THE PROBLEM —
Reproduce all of the following records word for word, keeping every line as it appears.

───── DATA ─────

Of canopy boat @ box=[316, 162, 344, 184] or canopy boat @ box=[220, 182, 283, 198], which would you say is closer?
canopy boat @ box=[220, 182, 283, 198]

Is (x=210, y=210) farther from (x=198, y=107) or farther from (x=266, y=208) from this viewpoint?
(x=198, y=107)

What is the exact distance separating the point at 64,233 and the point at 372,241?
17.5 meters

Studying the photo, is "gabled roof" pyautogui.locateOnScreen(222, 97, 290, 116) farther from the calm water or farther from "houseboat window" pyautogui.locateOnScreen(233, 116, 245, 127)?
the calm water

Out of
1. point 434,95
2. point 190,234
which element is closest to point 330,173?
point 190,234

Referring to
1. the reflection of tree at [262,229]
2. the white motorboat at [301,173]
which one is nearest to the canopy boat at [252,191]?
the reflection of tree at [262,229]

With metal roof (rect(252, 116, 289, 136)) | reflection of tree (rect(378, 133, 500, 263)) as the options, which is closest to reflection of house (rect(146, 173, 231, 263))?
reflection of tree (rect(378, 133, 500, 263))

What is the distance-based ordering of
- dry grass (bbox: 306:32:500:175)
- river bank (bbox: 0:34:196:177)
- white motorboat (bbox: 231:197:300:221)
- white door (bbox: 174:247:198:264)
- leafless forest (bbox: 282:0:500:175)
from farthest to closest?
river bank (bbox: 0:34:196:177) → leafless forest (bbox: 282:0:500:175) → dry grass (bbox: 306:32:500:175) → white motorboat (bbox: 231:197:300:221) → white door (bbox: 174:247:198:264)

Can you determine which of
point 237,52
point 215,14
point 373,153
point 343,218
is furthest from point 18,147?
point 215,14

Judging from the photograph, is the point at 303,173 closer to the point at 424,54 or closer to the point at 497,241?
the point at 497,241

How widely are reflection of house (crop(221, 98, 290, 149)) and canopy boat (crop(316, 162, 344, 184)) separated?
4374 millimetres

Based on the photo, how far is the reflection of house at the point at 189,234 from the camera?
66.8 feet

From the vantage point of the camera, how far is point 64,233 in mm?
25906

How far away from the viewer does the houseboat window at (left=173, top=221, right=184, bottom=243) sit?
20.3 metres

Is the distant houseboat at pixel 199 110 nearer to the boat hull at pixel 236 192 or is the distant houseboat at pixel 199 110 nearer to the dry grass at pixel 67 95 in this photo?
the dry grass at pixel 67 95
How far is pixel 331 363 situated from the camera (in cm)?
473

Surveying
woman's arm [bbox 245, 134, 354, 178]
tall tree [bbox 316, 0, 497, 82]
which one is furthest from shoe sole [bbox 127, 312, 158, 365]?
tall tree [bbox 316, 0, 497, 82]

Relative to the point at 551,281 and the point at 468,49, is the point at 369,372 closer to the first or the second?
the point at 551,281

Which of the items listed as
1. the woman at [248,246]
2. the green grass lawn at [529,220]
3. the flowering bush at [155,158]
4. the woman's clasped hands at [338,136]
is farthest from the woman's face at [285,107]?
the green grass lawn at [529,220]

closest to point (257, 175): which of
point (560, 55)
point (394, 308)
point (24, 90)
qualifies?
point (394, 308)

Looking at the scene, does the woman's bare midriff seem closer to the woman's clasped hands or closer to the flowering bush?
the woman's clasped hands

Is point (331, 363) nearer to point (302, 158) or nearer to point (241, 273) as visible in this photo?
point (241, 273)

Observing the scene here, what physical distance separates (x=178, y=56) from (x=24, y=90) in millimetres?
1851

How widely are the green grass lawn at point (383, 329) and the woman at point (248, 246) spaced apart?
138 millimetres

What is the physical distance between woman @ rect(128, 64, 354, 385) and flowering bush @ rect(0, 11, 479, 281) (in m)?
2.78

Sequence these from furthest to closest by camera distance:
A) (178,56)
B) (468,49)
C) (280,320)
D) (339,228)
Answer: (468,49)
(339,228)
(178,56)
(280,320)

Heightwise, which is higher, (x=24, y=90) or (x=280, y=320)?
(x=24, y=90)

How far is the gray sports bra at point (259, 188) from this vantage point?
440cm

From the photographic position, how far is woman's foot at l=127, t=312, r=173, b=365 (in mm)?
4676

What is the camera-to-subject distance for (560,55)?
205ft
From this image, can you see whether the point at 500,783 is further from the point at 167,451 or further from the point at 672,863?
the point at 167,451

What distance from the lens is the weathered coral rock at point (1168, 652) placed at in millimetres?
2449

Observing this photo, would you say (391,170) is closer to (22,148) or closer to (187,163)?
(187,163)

─────

RESULT FOR THIS TASK —
Of canopy boat @ box=[316, 162, 344, 184] or canopy boat @ box=[220, 182, 283, 198], which would you say is closer?
canopy boat @ box=[220, 182, 283, 198]

Is (x=210, y=210) farther from (x=198, y=107) or farther from (x=266, y=208) from this viewpoint?
(x=198, y=107)

What is the exact distance separating the point at 64,233 and the point at 372,241?
17.5 meters

Studying the photo, is "gabled roof" pyautogui.locateOnScreen(222, 97, 290, 116) farther from the calm water or farther from "houseboat window" pyautogui.locateOnScreen(233, 116, 245, 127)?
the calm water

Out of
1. point 434,95
2. point 190,234
which element is closest to point 330,173?
point 190,234

Referring to
1. the reflection of tree at [262,229]
2. the white motorboat at [301,173]
which one is nearest to the canopy boat at [252,191]?
the reflection of tree at [262,229]

With metal roof (rect(252, 116, 289, 136)) | reflection of tree (rect(378, 133, 500, 263)) as the options, which is closest to reflection of house (rect(146, 173, 231, 263))?
reflection of tree (rect(378, 133, 500, 263))

What is the distance-based ordering of
- dry grass (bbox: 306:32:500:175)
- river bank (bbox: 0:34:196:177)
- white motorboat (bbox: 231:197:300:221)
- white door (bbox: 174:247:198:264)
- leafless forest (bbox: 282:0:500:175)
from farthest to closest?
river bank (bbox: 0:34:196:177) → leafless forest (bbox: 282:0:500:175) → dry grass (bbox: 306:32:500:175) → white motorboat (bbox: 231:197:300:221) → white door (bbox: 174:247:198:264)

Can you determine which of
point 237,52
point 215,14
point 373,153
point 343,218
is furthest from point 18,147?
point 215,14

Judging from the photograph, is the point at 303,173 closer to the point at 424,54 or closer to the point at 497,241?
the point at 497,241

How widely are reflection of house (crop(221, 98, 290, 149)) and canopy boat (crop(316, 162, 344, 184)) separated?
4374 millimetres

Based on the photo, how far is the reflection of house at the point at 189,234 from the camera?
66.8 feet

From the vantage point of the camera, how far is point 64,233 in mm?
25906

How far away from the viewer does the houseboat window at (left=173, top=221, right=184, bottom=243) sit?
20.3 metres

Is the distant houseboat at pixel 199 110 nearer to the boat hull at pixel 236 192 or is the distant houseboat at pixel 199 110 nearer to the dry grass at pixel 67 95 in this photo?
the dry grass at pixel 67 95
How far is pixel 331 363 situated from the camera (in cm)?
473

Surveying
woman's arm [bbox 245, 134, 354, 178]
tall tree [bbox 316, 0, 497, 82]
which one is furthest from shoe sole [bbox 127, 312, 158, 365]?
tall tree [bbox 316, 0, 497, 82]

Relative to the point at 551,281 and the point at 468,49, is the point at 369,372 closer to the first or the second?
the point at 551,281

Which of the items listed as
1. the woman at [248,246]
2. the green grass lawn at [529,220]
3. the flowering bush at [155,158]
4. the woman's clasped hands at [338,136]
is farthest from the woman's face at [285,107]?
the green grass lawn at [529,220]

closest to point (257, 175): which of
point (560, 55)
point (394, 308)
point (24, 90)
qualifies?
point (394, 308)

Looking at the scene, does the woman's bare midriff seem closer to the woman's clasped hands or closer to the flowering bush?
the woman's clasped hands

Is point (331, 363) nearer to point (302, 158) or nearer to point (241, 273) as visible in this photo?
point (241, 273)

Observing the scene here, what physical distance separates (x=178, y=56) from (x=24, y=90) in millimetres?
1851

How widely are the green grass lawn at point (383, 329) and the woman at point (248, 246) spaced apart?
138 millimetres

What is the physical distance between woman @ rect(128, 64, 354, 385) and flowering bush @ rect(0, 11, 479, 281) (in m)?
2.78

Sequence these from furthest to closest by camera distance:
A) (178,56)
B) (468,49)
C) (280,320)
D) (339,228)
Answer: (468,49)
(339,228)
(178,56)
(280,320)

Heightwise, which is higher, (x=24, y=90) or (x=280, y=320)?
(x=24, y=90)

How far is the gray sports bra at point (259, 188) from this vantage point?
440cm

From the photographic position, how far is woman's foot at l=127, t=312, r=173, b=365 (in mm)?
4676

What is the camera-to-subject distance for (560,55)?
205ft
From this image, can you see whether the point at 500,783 is further from the point at 167,451 or further from the point at 672,863?
the point at 167,451

What distance from the lens is the weathered coral rock at point (1168, 652) placed at in millimetres?
2449

Observing this photo, would you say (391,170) is closer to (22,148) or closer to (187,163)?
(187,163)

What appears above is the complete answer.